June 4, 2006

Mark Warner in 2008

I know it’s early to be making presidential predictions but I am going to make one: Mark Warner is going to win the presidency in 2008. I say this happily because out of the entire presidential field I believe he is the best person for the job. Before I get into why I think he deserves to win, let me summarize why he can win:

1. He’s a former governor. Senators don’t win presidential elections; they haven’t in almost 50 years.

2. He’s a Democratic governor from a red state (Virginia); do the names Jimmy Carter and Bill Clinton ring a bell?

3. He left office in Virginia with an 80% approval rating; the highest on record for any governor in U.S. history.

4. He is a self-made millionaire (worth almost $200 million), tall, good-looking, well-spoken, charismatic.

5. He has no Washington baggage; he is an entirely fresh face. Haven’t we all had enough of the Bushes and Clintons?

6. He is a dedicated problem solver who became governor in Virginia when the state was mired in one of its worst fiscal nightmares. In four short years he turned it into one of the most prosperous states in the union.

7. He has a record of strong bipartisanship; the Virginia state senate was Republican-controlled under his tenure.

8. He appeals directly to rural voters in an authentic manner and does not come off as a member of the “liberal elite”.

9. Perhaps most importantly, he emphasizes what he is for, not what he is against, and emphasizes looking towards the future instead of the past (something I predicted would be a winning strategy early last year), all of which is just what the American people so desperately want.

Flowing from this last point, here are the reasons why Warner deserves to be our next president:

1. For a long time Democrats have been struggling to define what they stand for; national elections are not successful when run strictly on “opposition” platforms. Mark Warner doesn’t suffer from this problem. He articulates what he stands for, and does not focus exclusively on attacking Republicans. While he is short on specific policy proposals, I think this is actually a plus: Americans don’t vote for policy details, but for overall vision and direction. They trust that their leaders will flesh out the details once in office. On this note, Warner has put forth a very optimistic vision of an America that embraces globalization and technology, expands economic opportunities, and returns to fiscal responsibility.

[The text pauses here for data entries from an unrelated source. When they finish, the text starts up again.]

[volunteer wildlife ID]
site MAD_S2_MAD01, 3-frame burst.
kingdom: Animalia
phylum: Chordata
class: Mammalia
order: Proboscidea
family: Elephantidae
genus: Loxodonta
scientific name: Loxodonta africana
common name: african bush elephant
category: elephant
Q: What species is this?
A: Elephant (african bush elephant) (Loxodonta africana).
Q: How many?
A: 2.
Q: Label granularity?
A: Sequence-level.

2. He proudly proclaims himself a Democrat and a progressive, and says clearly why Democratic values are the best values for America. At a time when too many Democrats have themselves in a tizzy over how to attract the elusive (and perhaps mythical) “values voters”, often making the huge error that Democrats need to “out-god” the Republicans (e.g., Joseph Lieberman), Mark Warner has realized that emphasizing the traditional Democratic values of fairness, hard work, civil rights, and opportunity are the key to winning over the majority, and that there is no need to throw bones to intolerant religious minorities.

3. While his foreign policy views have not been entirely fleshed out, so far he is saying the right things. He continually emphasizes the need to deal with the present situation in Iraq, regardless of whether it was right to invade, and so he emphasizes trying to find a workable strategy to bring stability to the country. He shies away both from any mention of specific exit strategies as well as the delusional optimism of some of the war’s more fervent supporters. While some on the left may find his rhetoric too hawkish, to me it strikes the proper balance between caution and a will to achieve some sort of victory, which is not only probably the right course, but also in line with most Americans’ thinking.

4. Finally, if Mark Warner were elected I think we could expect many positive outcomes: a return to fiscal sanity, the appointment of moderate justices who respect individual liberties, a much improved environmental policy, a huge increase in incentives for scientific research, and a significantly improved standing in the world. While partisanship would not disappear, I think it would be much harder for the Republicans to mount aggressive assaults on a man respected by many Southerners and rural voters at a time when the public is fed up with partisan squabbling.

A few additional observations as well:

First, Mark Warner is not a perfect candidate, nor anything approaching a saint. His insistence that marriage can only be between a man and a woman is disappointing, and he has not come out strongly enough against the attacks of the religious right on our liberties. But from all I can tell he is an honest man who is smart, articulate, and would bring a level of integrity to the White House not seen in a long time. His lack of foreign policy credentials could be his Achilles Heel, but I think a tactical VP pick could easily solve this (it worked for Bush).

The talking heads in the media are already saying how formidable Hillary Clinton is, but they are as wrong about this as they are about most things. As soon as Warner decides to run and the public gets a chance to see them side by side, it will be clear that Hillary doesn’t stand a chance. If Al Gore decides to run, I think it will even be better for Warner: Gore and Clinton would have to attack each other to try to win the nomination, and Warner would benefit from their dueling. When he wins the Democratic nomination, I believe that almost all 50 states would be in play. This widespread appeal is exactly the type of politics the Democrats must return to. I am convinced of Warner’s attraction not only on my own account, but because even some of my hardcore Republican friends are prepared to vote for him. (And when he wins, I predict Al Gore as the nominee to head the EPA).